After discovery of the gift cards and learning that Defendant's passenger was wanted out of Texas on charges related to fraudulent use of cards, Detective Jenkins contacted members of the U.S. Secret Service when he learned that the Secret Service had a card reader and could assist with the investigation. On that same date, November 18, 2010, SA Thomas Riley ("SA Riley"), USSS, responded to Detective Jenkins' request for assistance. SA Riley used a credit card reader and determined that approximately 108 of the cards found in the vehicle driven by Defendant had been re-encoded, that is the embossed number on the front of the card did not match the magnetic stripe number imprinted on the back. A later investigation conducted with the banks who issued the cards confirmed that they did not belong to Defendant or Cappra. After determining that the credit/debit cards had been re-encoded, SA Riley and SA Jeremy King, USSS, interviewed Defendant. SA Riley advised Defendant of his Miranda rights, and Defendant waived those rights and agreed to be interviewed by SA Riley.

Defendant denied knowledge of any of the items in the vehicle, including the laptop computer, merchandise and access devices. Upon learning that evidentiary items related to access device fraud had been left in the vehicle by local law enforcement officers, SA Riley asked Defendant for consent to do another search of the vehicle by Secret Service agents. Defendant consented to a search of the vehicle by Secret Service agents and to a search of his personal belongings. The search of the vehicle by Secret Service agents led to the seizure of additional genuine gift cards, re-encoded credit cards, computer equipment, Western Union receipts showing a destination of Romania, merchandise and merchandise receipts. The search of Defendant's personal belongings revealed two re-encoded Bank of America credit cards bearing Defendant's name, Jermaine Phillips.

■ Do this
Write the next part of the account of the card fraud investigation, starting after its final sentence. The items that follow the account of the card fraud investigation are not needed for any task.

■ Dataset extract
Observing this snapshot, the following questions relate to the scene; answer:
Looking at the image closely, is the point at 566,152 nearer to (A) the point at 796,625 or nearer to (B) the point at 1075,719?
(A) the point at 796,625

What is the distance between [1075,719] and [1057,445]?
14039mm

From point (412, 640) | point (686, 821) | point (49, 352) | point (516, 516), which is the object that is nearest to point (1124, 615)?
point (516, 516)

■ Answer to the task
Cappra also consented to be interviewed and admitted to using gift cards, which she received from Defendant to purchase merchandise and other gift cards. Cappra advised agents that she believed the laptop belonged to Defendant and that she personally had seen him access and use the laptop throughout the trip from Boston, Massachusetts. Cappra provided written consent to search her cell phones and provided an instant message or user name for Defendant of "MAINO0694."

On February 7, 2011, SA Riley sought a search warrant for the laptop and other computer equipment and cell phones discovered during the search of the vehicle on November 18, 2010. The results of the forensic examination of the laptop computer conducted pursuant to the search warrant revealed the internet instant messenger name provided by Cappra, several e-mails addressed to Defendant, and nine text files containing approximately 1269 compromised credit/debit card account numbers. No information with evidentiary value was obtained from the other computer equipment and cell phones covered by the search warrant.

On May 16, 2012, a federal grand jury returned an Indictment charging Defendant with conspiracy and possession of 15 or more unauthorized access devices based upon the November 18, 2010, incident. (Docket Entry No. 17).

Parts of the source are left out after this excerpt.